-- Page excerpt --
####################
# Bab

*Disclaimer: This crate is experimental and uses quite a few unsafe blocks. It is not ready for production. If you find bugs / UB / race conditions, please do file an issue. Loom tests are a todo.*

Have you ever wanted to build your own bus? No? Well now you can!

![crab builds a bus](./images/crab-builds-a-bus.png)

Bab, short for "build a bus", is a crate that aims to provide foundational components for your app's message bus. Its core components are:

- An async `BufferPool` to allow quickly allocating and recycling buffers without any memory allocation after startup. With the current API the intention is that you normally shouldn't interact directly with a `BufferPool`.
- `Packet`, a handle to a message. Packets are backed by a region of a buffer, and multiple packets can be backed by the same buffer. Buffer references are managed - when all references to a buffer have been dropped, it is released back into the pool automatically.
- For creating and sending messages, `Writer` and `WriteFlusher`. Writers reserve space on automatically acquired buffers for messages. Written messages are made available to a `WriteFlusher` in batches by the writers it serves, for example to be flushed out on a TCP socket, with the batch and flush cadences fully under your control. Each written message is also returned to the caller in the form of a `Packet` to be circulated through the local application if desired.
- For ingesting incoming messages, `Framer`, which allows you to write bytes into a staging area to be framed into `Packet`s for your app's consumption.
####################
(Data excerpts)
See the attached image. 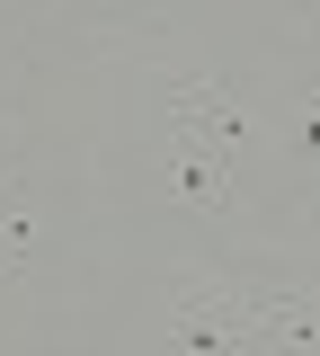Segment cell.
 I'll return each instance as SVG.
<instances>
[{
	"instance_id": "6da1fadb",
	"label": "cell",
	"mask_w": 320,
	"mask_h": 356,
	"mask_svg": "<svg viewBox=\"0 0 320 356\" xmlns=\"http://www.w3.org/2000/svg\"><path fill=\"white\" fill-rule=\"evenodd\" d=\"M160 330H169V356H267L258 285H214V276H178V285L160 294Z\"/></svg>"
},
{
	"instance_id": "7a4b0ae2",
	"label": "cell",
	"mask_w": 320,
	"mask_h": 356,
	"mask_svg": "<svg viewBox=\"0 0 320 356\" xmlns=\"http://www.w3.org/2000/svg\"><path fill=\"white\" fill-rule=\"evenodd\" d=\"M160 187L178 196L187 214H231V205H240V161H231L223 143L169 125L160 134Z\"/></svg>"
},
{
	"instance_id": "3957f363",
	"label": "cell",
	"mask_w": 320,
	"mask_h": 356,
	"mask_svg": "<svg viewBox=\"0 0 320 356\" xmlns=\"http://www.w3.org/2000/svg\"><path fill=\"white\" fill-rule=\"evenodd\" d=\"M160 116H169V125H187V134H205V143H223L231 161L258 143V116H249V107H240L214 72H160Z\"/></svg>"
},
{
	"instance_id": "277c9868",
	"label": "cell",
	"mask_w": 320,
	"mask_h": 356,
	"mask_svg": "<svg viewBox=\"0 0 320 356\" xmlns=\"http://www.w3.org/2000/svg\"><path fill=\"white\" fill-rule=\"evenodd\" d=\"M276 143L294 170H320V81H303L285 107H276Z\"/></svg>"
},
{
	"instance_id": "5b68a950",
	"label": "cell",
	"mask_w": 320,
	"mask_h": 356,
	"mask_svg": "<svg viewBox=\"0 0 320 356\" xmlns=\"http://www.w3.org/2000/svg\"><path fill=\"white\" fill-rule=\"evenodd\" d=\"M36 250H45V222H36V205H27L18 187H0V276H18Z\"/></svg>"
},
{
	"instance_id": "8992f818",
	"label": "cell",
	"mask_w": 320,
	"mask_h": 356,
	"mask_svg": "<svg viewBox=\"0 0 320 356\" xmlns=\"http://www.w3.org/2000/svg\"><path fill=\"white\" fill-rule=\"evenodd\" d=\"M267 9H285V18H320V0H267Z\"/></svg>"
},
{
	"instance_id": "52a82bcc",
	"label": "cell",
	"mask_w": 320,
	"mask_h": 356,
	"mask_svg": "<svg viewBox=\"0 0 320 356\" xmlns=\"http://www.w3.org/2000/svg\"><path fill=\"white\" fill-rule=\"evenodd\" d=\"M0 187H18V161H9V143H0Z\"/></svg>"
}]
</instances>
####################
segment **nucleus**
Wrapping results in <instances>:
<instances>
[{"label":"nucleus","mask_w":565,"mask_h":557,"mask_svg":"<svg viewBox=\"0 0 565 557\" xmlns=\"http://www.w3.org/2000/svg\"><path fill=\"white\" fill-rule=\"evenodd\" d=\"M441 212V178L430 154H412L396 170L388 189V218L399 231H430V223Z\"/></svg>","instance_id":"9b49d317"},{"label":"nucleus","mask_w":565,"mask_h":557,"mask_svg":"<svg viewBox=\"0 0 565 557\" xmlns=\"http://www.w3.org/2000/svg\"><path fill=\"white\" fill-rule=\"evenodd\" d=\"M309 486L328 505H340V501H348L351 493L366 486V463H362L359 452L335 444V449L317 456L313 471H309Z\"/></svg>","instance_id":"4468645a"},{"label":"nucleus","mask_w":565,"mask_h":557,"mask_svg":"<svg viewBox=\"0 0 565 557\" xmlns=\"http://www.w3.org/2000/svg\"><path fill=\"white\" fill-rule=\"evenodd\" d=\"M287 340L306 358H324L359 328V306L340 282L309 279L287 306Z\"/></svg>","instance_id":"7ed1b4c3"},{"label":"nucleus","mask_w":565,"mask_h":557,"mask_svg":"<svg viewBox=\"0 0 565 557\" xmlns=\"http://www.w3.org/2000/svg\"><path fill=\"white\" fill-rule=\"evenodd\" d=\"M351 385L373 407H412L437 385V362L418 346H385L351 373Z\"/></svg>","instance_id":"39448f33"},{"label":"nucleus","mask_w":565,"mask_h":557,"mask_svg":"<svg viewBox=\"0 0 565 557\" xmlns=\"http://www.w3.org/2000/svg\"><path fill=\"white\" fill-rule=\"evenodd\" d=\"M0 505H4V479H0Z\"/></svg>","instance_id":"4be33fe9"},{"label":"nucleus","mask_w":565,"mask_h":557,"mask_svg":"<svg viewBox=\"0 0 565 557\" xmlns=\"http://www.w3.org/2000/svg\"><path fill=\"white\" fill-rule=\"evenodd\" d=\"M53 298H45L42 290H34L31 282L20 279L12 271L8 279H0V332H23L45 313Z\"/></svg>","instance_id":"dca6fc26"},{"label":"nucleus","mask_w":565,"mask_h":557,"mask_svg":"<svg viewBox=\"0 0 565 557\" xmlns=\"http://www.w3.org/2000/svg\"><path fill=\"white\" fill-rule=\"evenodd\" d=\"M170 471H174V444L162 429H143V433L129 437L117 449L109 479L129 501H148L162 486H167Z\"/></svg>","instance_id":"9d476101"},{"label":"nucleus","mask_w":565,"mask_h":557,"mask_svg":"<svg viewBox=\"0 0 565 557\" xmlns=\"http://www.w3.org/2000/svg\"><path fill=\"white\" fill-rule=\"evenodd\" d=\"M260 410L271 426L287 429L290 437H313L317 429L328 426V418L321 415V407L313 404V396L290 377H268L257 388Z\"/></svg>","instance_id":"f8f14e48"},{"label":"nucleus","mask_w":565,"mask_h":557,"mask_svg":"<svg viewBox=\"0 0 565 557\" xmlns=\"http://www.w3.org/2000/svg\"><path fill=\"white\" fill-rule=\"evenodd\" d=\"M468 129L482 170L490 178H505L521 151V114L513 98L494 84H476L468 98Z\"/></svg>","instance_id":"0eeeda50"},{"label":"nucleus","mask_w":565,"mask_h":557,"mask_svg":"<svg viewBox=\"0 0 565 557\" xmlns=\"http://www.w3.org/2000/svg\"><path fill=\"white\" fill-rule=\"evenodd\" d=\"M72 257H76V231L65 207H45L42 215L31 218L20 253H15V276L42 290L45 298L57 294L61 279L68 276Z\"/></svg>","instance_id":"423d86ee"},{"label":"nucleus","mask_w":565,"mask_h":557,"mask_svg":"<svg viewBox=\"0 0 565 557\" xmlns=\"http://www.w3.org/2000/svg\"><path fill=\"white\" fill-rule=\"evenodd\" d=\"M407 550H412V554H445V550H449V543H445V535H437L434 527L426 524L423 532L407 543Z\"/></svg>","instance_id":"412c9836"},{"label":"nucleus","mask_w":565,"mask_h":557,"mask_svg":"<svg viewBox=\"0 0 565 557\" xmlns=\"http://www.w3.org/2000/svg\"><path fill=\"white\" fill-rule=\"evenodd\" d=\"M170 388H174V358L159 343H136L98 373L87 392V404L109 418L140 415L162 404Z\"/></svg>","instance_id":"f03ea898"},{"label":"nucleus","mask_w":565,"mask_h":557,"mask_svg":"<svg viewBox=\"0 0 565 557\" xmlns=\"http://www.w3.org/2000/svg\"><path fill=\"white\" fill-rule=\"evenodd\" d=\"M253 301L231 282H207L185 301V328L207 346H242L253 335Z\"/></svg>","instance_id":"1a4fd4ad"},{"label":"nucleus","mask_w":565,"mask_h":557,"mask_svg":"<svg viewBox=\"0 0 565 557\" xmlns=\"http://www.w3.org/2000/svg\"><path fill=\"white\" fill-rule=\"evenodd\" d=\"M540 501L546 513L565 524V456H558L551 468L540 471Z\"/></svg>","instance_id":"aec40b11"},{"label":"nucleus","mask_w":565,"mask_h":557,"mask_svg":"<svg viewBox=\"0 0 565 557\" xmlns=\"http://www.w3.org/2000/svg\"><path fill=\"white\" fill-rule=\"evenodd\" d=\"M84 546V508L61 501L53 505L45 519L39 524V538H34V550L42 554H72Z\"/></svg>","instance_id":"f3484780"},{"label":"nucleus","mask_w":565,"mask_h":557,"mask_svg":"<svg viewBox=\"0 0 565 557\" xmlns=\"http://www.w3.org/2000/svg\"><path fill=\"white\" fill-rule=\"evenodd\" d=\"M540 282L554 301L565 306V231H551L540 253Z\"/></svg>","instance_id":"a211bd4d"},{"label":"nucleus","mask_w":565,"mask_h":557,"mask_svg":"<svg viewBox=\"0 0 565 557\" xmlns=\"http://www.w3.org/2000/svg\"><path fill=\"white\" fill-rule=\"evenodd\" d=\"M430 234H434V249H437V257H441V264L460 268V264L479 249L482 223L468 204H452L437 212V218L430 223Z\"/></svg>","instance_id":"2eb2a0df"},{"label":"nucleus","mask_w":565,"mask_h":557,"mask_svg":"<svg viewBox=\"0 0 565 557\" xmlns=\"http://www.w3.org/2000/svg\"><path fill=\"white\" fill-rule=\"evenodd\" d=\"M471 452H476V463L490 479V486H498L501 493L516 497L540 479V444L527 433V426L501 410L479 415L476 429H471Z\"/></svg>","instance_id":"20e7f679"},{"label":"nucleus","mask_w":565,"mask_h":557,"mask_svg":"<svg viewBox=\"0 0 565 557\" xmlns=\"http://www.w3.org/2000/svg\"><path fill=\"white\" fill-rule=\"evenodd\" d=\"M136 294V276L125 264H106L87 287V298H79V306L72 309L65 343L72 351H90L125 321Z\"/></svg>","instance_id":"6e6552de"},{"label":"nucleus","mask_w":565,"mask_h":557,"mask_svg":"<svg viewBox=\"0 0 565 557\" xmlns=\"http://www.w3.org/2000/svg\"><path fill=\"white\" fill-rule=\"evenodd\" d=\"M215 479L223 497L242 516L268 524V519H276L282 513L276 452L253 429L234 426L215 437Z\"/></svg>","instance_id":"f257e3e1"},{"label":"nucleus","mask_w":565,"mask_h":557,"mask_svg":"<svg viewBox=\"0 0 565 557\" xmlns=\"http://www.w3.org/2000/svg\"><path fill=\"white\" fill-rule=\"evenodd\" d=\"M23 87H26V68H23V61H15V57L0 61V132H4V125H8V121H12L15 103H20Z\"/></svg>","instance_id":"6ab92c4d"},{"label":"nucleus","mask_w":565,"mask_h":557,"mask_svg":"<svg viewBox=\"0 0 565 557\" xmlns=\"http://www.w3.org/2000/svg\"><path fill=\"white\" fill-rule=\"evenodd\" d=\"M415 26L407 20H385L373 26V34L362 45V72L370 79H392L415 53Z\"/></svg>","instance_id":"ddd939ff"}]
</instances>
####################
-- Given request --
Print the passage of the Bab crate description from "Bab, short for" to "the pool automatically.", word for word.

-- Full response --
Bab, short for "build a bus", is a crate that aims to provide foundational components for your app's message bus. Its core components are:

- An async `BufferPool` to allow quickly allocating and recycling buffers without any memory allocation after startup. With the current API the intention is that you normally shouldn't interact directly with a `BufferPool`.
- `Packet`, a handle to a message. Packets are backed by a region of a buffer, and multiple packets can be backed by the same buffer. Buffer references are managed - when all references to a buffer have been dropped, it is released back into the pool automatically.